* **CHALLENGE 1**: In the stretch of the game review from "Full disclosure: review" through "the presses: Hieroglyphika.", swap "genre" for "style" and write that stretch out again.
* **CHALLENGE 2**: According to the game review, why does the player have to be tactical when fighting enemies in the tomb? Answer in one to three sentences.
* **CHALLENGE 3**: Write what comes next in the game review, picking up after its last sentence.

Full disclosure: review copy provided by developer/publisher!

Roguelites, roguelikes, roguerogues, litelikes, and all manner of permadeath, RNG-y types are becoming more and more ubiquitous thanks to the indie game bubble we're currently experiencing (right before the deafening burst I anticipate before I type this up). But with a new roguelite coming out seemingly every month or so, some players are a little burnt out on the genre – myself included. So here's a new one, fresh off the presses: Hieroglyphika.

And, thanks to some striking art and a novel approach to game design, it distinguishes itself from the rest of the pack.

You play as a Howard Carter lookin' guy who has discovered a tomb. Things quickly deviate from the historical aspect as you battle armor-clad baboons, jackals – the whole Fightin' Egyptian lineup. You can move in any direction generally, and your initial weapon can strike diagonally (with a cool down) or in the square spaces directly around you. The enemies have varied attacks and movements so you'll have to be tactical: the jackals, for example, are more nimble than the baboons, and bird-witch dealies can knock you back with a gust attack – often into pottery filled with fire and poison like the ancient Egyptians were fond of keeping. Besides the many monsters lurking, the tomb is filled with enough traps to make Jigsaw blush. There's spike traps and poison darts and fire panels and all that good, murder-y stuff to remind you that you're desecrating a grave.

* **MATERIAL**:
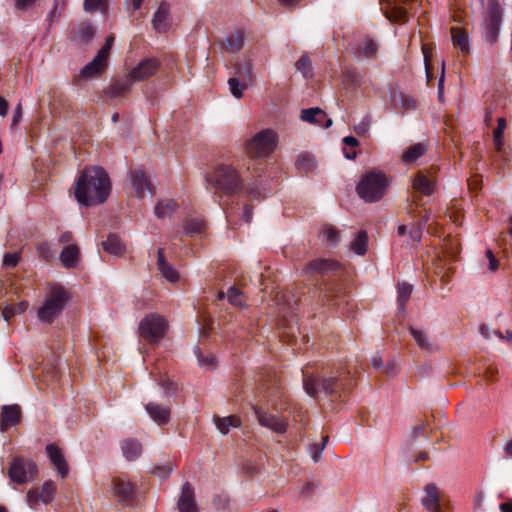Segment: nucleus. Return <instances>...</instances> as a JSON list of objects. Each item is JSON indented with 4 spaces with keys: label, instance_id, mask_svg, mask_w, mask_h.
Segmentation results:
<instances>
[{
    "label": "nucleus",
    "instance_id": "obj_17",
    "mask_svg": "<svg viewBox=\"0 0 512 512\" xmlns=\"http://www.w3.org/2000/svg\"><path fill=\"white\" fill-rule=\"evenodd\" d=\"M160 67V62L155 58H145L133 68L129 77L134 81H142L146 78L154 76Z\"/></svg>",
    "mask_w": 512,
    "mask_h": 512
},
{
    "label": "nucleus",
    "instance_id": "obj_51",
    "mask_svg": "<svg viewBox=\"0 0 512 512\" xmlns=\"http://www.w3.org/2000/svg\"><path fill=\"white\" fill-rule=\"evenodd\" d=\"M327 439H328V437L325 436L322 438V442L312 443L309 446V454L314 462H318L320 460L322 452L326 445Z\"/></svg>",
    "mask_w": 512,
    "mask_h": 512
},
{
    "label": "nucleus",
    "instance_id": "obj_31",
    "mask_svg": "<svg viewBox=\"0 0 512 512\" xmlns=\"http://www.w3.org/2000/svg\"><path fill=\"white\" fill-rule=\"evenodd\" d=\"M413 189L423 195L429 196L434 191V181L420 172L413 179Z\"/></svg>",
    "mask_w": 512,
    "mask_h": 512
},
{
    "label": "nucleus",
    "instance_id": "obj_21",
    "mask_svg": "<svg viewBox=\"0 0 512 512\" xmlns=\"http://www.w3.org/2000/svg\"><path fill=\"white\" fill-rule=\"evenodd\" d=\"M46 453L49 457L51 465L58 471L59 475L64 478V454L56 443H49L46 446Z\"/></svg>",
    "mask_w": 512,
    "mask_h": 512
},
{
    "label": "nucleus",
    "instance_id": "obj_20",
    "mask_svg": "<svg viewBox=\"0 0 512 512\" xmlns=\"http://www.w3.org/2000/svg\"><path fill=\"white\" fill-rule=\"evenodd\" d=\"M145 410L158 425H165L170 420V408L168 406L148 402L145 405Z\"/></svg>",
    "mask_w": 512,
    "mask_h": 512
},
{
    "label": "nucleus",
    "instance_id": "obj_16",
    "mask_svg": "<svg viewBox=\"0 0 512 512\" xmlns=\"http://www.w3.org/2000/svg\"><path fill=\"white\" fill-rule=\"evenodd\" d=\"M22 418L21 407L18 404L3 405L0 412V432L20 424Z\"/></svg>",
    "mask_w": 512,
    "mask_h": 512
},
{
    "label": "nucleus",
    "instance_id": "obj_61",
    "mask_svg": "<svg viewBox=\"0 0 512 512\" xmlns=\"http://www.w3.org/2000/svg\"><path fill=\"white\" fill-rule=\"evenodd\" d=\"M487 258L489 259V270L491 272H496L499 267L498 259H496L491 250H487L486 252Z\"/></svg>",
    "mask_w": 512,
    "mask_h": 512
},
{
    "label": "nucleus",
    "instance_id": "obj_10",
    "mask_svg": "<svg viewBox=\"0 0 512 512\" xmlns=\"http://www.w3.org/2000/svg\"><path fill=\"white\" fill-rule=\"evenodd\" d=\"M421 0H380L381 9L386 19L395 23H405L409 19V10Z\"/></svg>",
    "mask_w": 512,
    "mask_h": 512
},
{
    "label": "nucleus",
    "instance_id": "obj_63",
    "mask_svg": "<svg viewBox=\"0 0 512 512\" xmlns=\"http://www.w3.org/2000/svg\"><path fill=\"white\" fill-rule=\"evenodd\" d=\"M80 504L75 501L73 498H70L66 503V512H79Z\"/></svg>",
    "mask_w": 512,
    "mask_h": 512
},
{
    "label": "nucleus",
    "instance_id": "obj_18",
    "mask_svg": "<svg viewBox=\"0 0 512 512\" xmlns=\"http://www.w3.org/2000/svg\"><path fill=\"white\" fill-rule=\"evenodd\" d=\"M177 509L178 512H199L195 500V491L188 482L182 486L181 496L177 500Z\"/></svg>",
    "mask_w": 512,
    "mask_h": 512
},
{
    "label": "nucleus",
    "instance_id": "obj_37",
    "mask_svg": "<svg viewBox=\"0 0 512 512\" xmlns=\"http://www.w3.org/2000/svg\"><path fill=\"white\" fill-rule=\"evenodd\" d=\"M427 151V146L424 143H416L407 148L402 154V161L411 163L422 157Z\"/></svg>",
    "mask_w": 512,
    "mask_h": 512
},
{
    "label": "nucleus",
    "instance_id": "obj_24",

* **WRITTEN ANSWER 1**:
Full disclosure: review copy provided by developer/publisher!

Roguelites, roguelikes, roguerogues, litelikes, and all manner of permadeath, RNG-y types are becoming more and more ubiquitous thanks to the indie game bubble we're currently experiencing (right before the deafening burst I anticipate before I type this up). But with a new roguelite coming out seemingly every month or so, some players are a little burnt out on the style – myself included. So here's a new one, fresh off the presses: Hieroglyphika.

* **WRITTEN ANSWER 2**: The enemies have varied attacks and movements. For example, the jackals are more nimble than the baboons, and the bird-witch enemies can knock you back with a gust attack, often into pottery filled with fire and poison.

* **WRITTEN ANSWER 3**:
Fortunately, enemies drop health pretty often in the form of white scarab beetles; you have to be quick grabbing them, however, as one of their favorite pastimes is fleeing from you. There are also sarcophagus'... sarcophagi(?) in each level, filled with armor, weapons, and magic nonsense (and occasional corpses which makes sense, given their original purpose) to help even the odds in your favor a smidge. Before long your little character will cast off his safari-looking outfit and rock some priestly robes.

I'm pretty deep into this review and I haven't even mentioned the most refreshing aspect of Hieroglyphika: the hieroglyphics. In the menu, in the game, there is zero written word. Everything is told via pictographs, which adds a new layer of discovery. Using context clues (or taking my approach and just hoping for the best), you'll have to suss out what a new weapon does, or how armor restricts your movement, or what a magic ability will do. It's rewarding in much the same way as finding a new item in Isaac: reading the vague description, and hoping it doesn't suck a bag of rocks.

Which this doesn't! Hieroglyphika doesn't suck a bag of rocks (something tells me I won't be quoted on that). It's fun, simple, elegant, challenging, music is fittingly Egyptian-y – everything you're likely looking for in a roguelite experience. Because of the nature of RNG I find that sometimes you'll encounter a really nasty first floor, making it that much less likely you'll survive to the next round, which can be frustrating... but that's just the nature of this genre, isn't it?

So what are you waiting for? You're not gonna get cursed waiting outside the tomb – descend.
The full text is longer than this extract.